Let's see the one that adds one more process to a group:

def pipeInto(other: Process.UnboundProcess,
             channel: Pipe[IO, Byte, Byte]): ProcessGroupImpl = {
  val pl1 = lastProcess.connectOutput(OutputStream(channel, (stream: Stream[IO, Byte]) => IO.pure(stream)))

  copy(
    innerProcesses = pl1 :: innerProcesses,
    lastProcess = other,
    originalProcesses = other :: originalProcesses
  )
}

def |(other: Process.UnboundProcess): ProcessGroupImpl = pipeInto(other, identity)

Other than moving processes around in the innerProcesses and lastProcess, we also set up the previous last process's output in the way I described:

This way we can write a process group specific start function into the process runner:

override def startProcessGroup[O, E](processGroup: ProcessGroup[O, E], blocker: Blocker): IO[RunningProcessGroup[O, E]] =
  for {
    first <- startProcess(processGroup.firstProcess, blocker)
    firstOutput <- first.runningOutput.join
    innerResult <- if (processGroup.innerProcesses.isEmpty) {
      IO.pure((List.empty, firstOutput))
    } else {
      val inner = processGroup.innerProcesses.reverse
      connectAndStartProcesses(inner.head, firstOutput, inner.tail, blocker, List.empty)
    }
    (inner, lastInput) = innerResult
    last <- startProcess(processGroup.lastProcess.connectInput(InputStream(lastInput, flushChunks = false)), blocker)
    runningProcesses = processGroup.originalProcesses.reverse.zip((first :: inner) :+ last).toMap
  } yield new JVMRunningProcessGroup[O, E](runningProcesses, last.runningOutput)
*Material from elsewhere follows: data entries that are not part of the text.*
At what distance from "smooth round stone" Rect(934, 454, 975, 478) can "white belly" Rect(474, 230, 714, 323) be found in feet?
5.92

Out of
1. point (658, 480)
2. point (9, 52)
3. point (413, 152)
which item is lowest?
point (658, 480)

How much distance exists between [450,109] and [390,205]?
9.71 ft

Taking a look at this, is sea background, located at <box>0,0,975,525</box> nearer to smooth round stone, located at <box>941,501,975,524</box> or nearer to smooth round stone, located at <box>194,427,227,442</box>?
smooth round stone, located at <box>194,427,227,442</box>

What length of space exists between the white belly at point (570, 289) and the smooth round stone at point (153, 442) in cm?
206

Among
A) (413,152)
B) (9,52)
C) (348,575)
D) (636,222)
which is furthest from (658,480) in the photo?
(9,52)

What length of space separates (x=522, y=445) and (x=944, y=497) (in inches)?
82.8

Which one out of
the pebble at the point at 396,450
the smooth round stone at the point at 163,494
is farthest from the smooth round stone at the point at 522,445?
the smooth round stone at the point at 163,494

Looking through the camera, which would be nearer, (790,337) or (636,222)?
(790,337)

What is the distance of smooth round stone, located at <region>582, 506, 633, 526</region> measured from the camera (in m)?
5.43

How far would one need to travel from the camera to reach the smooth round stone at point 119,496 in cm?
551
where connectAndStartProcesses is a recursive function that does the same as we do with the first process:

One thing we did not talk about yet is getting the results of a process group. This is where the old implementation again used some type level techniques and returned a RunningProcess value with specific per-process output and error types for each member of the group, as a HList (or converted to a tuple).
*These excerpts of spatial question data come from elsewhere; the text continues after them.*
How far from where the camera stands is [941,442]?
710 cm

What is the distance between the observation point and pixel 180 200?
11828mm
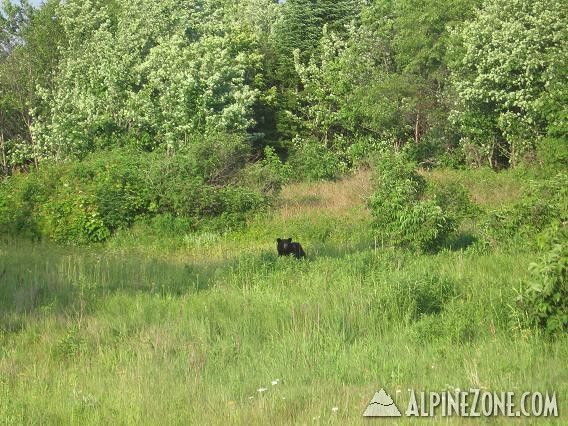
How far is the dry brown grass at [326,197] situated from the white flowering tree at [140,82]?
5.29 metres

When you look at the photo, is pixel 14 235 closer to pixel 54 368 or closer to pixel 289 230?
pixel 289 230

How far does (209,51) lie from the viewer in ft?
106

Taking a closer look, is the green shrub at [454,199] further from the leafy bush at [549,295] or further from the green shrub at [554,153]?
the leafy bush at [549,295]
By making the library a bit more dynamic we can drop this part too. What is that we really want to do with a running process group?

The most difficult and primary reason for the HList in the old version is the error redirection, as it can be done per process. With some restrictions we can make a reasonable implementation though.
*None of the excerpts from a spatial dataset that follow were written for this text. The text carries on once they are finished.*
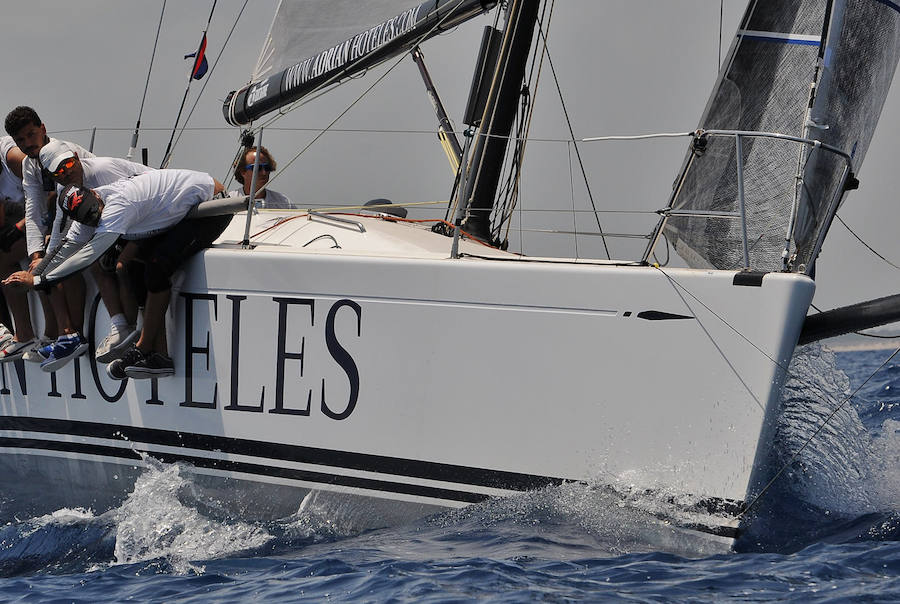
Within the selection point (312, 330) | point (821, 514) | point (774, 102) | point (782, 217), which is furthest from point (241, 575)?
point (774, 102)

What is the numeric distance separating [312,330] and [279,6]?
120 inches

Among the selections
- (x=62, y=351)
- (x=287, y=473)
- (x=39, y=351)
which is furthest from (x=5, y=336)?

First, we require that the processes participating in forming a process group does not have their error channel bound yet. Then we create a RedirectableErrors capability that is very similar to the existing RedirectableError trait, but provides an advanced interface through it's customizedPerProcess field:

trait RedirectableErrors[+P[_] <: ProcessGroup[_, _]] {
  lazy val customizedPerProcess: RedirectableErrors.CustomizedPerProcess[P] = // ...
}

where the CustomizedPerProcess interface contains the same redirection functions but accept a function of a Process as parameter.

For example:

def errorsToSink(sink: Pipe[IO, Byte, Unit]): P[Unit]
// vs
def errorsToSink(sinkFn: Process[_, _] => Pipe[IO, Byte, Unit]): P[Unit] =

The limitation is that for all process we need to have the same error result type but it still gets a lot of freedom via the advanced interface: we can tag the output with the process and split their processing further in the stream.

With this choice, we can finally define the result type of the process group too:

trait ProcessGroupResult[+O, +E] {
  val exitCodes: Map[Process[Unit, Unit], ExitCode]
  val output: O
  val errors: Map[Process[Unit, Unit], E]
}

The error results and the exit codes are in a map indexed by the original process. This is the value passed to the piping operator, the one that the user constructing the group has. That's why in the ProcessGroup trait we also had to store the original process values.

As the output of all the inner processes are piped to the next process, we only have to care about the last process' output.

Conclusion

With a full redesign and making some compromises, we get a library that has a much more readable and easier to maintain code, and an API that is discoverable by the IDE and does not produce any weird error messages on misuse.

Note that in all the code snippets above I removed the effect abstraction and just used IO to make them simpler. The real code of course can be used with any IO library such as ZIO, just like the previous versions.